- Directions for this task -
Could you please return each line of the data that has the word "relevant"?

Stored data entries
=== Begin Enclosure ===

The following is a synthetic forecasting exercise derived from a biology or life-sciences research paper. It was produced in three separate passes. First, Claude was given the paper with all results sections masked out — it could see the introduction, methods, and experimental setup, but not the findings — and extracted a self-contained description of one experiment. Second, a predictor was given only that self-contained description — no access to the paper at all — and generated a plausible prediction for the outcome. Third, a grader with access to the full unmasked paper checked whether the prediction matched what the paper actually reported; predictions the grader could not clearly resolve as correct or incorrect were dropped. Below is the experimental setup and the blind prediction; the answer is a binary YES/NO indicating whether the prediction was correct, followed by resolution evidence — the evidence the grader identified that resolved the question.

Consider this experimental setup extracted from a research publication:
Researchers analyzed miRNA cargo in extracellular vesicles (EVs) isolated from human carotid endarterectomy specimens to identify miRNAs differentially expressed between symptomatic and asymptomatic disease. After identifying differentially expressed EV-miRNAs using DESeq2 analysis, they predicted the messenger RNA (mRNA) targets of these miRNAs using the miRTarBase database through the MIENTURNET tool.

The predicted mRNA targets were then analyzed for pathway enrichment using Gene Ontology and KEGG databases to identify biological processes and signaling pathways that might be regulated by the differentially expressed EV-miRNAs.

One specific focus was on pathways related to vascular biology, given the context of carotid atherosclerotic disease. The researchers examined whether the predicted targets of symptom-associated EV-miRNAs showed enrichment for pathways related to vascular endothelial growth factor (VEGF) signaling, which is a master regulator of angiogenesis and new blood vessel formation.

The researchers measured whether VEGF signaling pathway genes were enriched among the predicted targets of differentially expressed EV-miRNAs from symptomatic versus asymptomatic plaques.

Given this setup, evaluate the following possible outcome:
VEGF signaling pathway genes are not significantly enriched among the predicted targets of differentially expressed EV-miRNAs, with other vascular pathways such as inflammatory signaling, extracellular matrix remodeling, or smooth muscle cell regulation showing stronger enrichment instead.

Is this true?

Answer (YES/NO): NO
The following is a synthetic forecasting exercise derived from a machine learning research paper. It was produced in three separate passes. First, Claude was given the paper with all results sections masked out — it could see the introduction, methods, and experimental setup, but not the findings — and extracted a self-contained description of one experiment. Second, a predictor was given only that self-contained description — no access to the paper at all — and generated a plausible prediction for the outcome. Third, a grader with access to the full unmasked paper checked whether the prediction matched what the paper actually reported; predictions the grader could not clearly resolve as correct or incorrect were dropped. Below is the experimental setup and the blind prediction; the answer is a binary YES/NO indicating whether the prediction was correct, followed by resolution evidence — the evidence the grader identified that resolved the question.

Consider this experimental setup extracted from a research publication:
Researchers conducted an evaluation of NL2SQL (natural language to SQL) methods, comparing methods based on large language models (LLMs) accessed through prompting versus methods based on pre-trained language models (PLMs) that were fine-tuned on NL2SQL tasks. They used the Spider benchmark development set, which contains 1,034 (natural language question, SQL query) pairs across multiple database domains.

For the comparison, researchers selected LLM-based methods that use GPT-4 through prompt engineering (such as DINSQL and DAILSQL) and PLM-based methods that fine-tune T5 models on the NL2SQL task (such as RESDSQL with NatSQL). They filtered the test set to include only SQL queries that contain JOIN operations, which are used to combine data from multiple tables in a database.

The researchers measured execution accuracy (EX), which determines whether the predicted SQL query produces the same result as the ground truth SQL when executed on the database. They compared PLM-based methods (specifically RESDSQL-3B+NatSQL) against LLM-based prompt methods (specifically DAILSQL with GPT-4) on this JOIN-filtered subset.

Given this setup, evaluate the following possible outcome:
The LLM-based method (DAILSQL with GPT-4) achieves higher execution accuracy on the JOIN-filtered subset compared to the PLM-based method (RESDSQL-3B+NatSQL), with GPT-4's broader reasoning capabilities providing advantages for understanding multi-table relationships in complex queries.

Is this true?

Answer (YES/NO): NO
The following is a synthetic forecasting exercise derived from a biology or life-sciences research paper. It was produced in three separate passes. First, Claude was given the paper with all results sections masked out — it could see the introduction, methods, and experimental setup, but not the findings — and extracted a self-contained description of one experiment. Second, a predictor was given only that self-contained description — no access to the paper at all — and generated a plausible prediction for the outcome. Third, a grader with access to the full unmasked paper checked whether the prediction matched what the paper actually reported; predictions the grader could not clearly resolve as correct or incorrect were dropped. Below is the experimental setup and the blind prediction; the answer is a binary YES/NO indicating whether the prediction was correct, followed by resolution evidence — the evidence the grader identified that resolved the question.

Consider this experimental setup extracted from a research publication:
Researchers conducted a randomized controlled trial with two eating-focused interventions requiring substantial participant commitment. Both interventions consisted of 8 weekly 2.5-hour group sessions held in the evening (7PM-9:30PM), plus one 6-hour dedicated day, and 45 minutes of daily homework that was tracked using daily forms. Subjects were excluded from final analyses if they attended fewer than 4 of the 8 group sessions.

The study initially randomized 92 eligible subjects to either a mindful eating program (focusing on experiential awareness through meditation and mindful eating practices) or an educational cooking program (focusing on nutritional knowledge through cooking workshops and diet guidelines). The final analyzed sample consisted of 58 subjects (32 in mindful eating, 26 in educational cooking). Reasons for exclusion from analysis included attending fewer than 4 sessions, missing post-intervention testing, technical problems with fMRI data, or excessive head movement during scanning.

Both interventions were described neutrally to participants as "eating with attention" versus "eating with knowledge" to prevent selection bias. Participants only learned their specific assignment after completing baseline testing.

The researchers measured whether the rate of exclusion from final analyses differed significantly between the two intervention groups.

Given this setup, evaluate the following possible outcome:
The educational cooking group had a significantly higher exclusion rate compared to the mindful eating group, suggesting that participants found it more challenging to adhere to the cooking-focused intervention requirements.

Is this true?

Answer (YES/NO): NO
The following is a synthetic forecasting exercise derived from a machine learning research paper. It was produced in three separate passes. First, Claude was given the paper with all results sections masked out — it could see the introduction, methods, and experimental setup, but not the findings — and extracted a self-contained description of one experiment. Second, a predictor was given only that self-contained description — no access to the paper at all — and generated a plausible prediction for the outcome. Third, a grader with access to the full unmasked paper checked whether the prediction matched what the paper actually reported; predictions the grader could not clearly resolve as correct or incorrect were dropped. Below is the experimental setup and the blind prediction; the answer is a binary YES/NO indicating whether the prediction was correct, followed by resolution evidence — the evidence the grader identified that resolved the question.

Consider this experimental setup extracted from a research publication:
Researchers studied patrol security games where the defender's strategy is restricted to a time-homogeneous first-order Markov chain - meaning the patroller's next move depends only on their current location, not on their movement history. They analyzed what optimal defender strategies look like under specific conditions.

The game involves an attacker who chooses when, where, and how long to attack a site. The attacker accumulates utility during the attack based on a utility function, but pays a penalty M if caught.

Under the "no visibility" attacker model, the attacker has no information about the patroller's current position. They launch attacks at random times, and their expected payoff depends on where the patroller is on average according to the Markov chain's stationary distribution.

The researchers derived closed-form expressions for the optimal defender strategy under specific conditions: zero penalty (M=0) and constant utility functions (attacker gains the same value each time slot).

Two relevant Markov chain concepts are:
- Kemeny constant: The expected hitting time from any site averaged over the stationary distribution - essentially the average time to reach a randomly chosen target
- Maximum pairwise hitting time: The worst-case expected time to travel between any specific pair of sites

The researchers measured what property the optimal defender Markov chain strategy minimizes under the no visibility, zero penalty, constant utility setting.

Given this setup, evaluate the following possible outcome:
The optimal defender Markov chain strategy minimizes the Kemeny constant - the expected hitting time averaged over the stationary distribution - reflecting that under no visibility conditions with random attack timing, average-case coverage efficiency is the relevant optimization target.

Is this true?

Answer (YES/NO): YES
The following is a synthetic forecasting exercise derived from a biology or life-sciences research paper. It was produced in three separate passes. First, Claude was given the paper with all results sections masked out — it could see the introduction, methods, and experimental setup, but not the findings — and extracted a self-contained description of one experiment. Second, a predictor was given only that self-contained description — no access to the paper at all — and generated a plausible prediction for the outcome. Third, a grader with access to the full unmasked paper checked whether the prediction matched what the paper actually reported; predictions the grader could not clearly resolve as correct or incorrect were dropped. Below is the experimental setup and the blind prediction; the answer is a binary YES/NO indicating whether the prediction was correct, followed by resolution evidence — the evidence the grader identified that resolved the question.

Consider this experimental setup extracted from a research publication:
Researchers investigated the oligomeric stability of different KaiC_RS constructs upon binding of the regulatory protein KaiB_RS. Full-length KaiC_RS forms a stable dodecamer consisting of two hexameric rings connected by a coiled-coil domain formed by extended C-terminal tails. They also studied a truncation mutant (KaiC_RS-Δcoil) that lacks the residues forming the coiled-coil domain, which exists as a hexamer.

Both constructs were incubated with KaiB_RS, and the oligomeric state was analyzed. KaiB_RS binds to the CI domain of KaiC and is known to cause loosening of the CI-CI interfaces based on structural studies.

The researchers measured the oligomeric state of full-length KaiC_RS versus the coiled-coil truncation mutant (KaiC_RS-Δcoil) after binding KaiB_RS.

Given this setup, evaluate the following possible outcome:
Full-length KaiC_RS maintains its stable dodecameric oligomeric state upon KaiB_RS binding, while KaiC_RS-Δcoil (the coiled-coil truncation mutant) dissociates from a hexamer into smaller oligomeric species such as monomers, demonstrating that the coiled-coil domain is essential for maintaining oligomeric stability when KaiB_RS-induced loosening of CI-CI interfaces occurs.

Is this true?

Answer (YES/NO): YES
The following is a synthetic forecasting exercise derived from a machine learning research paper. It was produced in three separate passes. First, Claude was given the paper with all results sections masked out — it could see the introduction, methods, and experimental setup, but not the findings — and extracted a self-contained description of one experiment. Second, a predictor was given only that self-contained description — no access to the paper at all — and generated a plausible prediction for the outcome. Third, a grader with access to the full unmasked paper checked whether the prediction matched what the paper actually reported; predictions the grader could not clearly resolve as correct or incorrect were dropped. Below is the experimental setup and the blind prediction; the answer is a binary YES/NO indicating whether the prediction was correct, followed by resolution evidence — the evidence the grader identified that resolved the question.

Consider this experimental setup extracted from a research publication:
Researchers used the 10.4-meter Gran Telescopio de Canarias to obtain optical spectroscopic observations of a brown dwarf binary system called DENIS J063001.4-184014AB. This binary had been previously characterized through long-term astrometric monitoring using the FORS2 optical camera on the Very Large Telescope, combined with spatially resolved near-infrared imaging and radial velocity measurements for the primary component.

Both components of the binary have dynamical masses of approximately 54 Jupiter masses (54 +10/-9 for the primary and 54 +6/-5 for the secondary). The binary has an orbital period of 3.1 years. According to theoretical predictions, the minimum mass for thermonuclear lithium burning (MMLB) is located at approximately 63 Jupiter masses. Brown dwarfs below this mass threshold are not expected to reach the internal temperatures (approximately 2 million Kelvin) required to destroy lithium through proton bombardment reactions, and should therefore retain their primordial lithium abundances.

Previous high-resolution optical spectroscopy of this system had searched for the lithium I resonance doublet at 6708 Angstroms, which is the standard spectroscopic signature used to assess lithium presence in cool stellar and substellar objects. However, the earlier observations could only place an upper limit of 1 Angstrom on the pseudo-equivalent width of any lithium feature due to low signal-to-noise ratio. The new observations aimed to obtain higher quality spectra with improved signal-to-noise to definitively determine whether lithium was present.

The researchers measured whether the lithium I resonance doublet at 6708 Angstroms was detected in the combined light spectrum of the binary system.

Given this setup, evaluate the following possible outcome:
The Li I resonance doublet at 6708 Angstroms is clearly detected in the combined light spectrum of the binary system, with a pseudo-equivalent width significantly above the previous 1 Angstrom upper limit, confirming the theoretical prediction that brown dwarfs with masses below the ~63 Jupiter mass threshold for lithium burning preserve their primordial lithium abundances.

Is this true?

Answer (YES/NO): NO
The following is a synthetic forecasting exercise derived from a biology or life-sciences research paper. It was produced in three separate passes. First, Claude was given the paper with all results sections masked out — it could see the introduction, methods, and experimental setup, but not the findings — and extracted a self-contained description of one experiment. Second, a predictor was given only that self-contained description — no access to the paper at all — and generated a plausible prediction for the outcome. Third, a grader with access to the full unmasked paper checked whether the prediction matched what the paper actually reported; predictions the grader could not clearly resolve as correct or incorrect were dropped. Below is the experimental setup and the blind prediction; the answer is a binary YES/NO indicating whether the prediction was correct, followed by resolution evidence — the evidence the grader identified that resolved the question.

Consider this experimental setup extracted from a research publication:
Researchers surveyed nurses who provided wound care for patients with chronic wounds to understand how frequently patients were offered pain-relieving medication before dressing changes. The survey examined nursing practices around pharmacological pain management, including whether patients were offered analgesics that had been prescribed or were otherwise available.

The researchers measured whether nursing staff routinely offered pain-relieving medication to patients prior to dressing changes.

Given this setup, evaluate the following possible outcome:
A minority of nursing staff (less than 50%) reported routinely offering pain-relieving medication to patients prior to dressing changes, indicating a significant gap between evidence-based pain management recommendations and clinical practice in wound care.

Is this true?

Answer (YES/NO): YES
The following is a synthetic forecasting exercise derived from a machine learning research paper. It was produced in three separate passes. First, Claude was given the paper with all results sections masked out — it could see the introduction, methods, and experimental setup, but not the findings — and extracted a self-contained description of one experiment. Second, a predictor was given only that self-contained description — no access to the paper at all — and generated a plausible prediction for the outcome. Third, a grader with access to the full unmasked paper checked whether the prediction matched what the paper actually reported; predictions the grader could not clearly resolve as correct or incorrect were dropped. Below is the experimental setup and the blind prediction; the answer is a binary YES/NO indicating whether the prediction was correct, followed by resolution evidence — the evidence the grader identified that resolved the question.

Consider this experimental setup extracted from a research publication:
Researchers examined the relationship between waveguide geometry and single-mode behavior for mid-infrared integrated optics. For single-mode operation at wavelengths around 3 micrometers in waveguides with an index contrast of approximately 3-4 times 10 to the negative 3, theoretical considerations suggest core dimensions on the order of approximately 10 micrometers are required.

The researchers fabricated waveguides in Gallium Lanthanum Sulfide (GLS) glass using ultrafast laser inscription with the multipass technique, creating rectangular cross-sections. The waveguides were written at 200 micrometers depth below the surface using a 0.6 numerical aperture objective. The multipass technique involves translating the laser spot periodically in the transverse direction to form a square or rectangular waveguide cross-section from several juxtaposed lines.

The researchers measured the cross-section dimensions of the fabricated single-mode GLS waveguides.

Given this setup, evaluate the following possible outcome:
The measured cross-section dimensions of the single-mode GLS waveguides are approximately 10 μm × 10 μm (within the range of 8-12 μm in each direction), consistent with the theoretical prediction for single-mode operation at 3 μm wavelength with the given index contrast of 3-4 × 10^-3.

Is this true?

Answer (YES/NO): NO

=== End Enclosure ===

- Exercise output -
Two relevant Markov chain concepts are:
The optimal defender Markov chain strategy minimizes the Kemeny constant - the expected hitting time averaged over the stationary distribution - reflecting that under no visibility conditions with random attack timing, average-case coverage efficiency is the relevant optimization target.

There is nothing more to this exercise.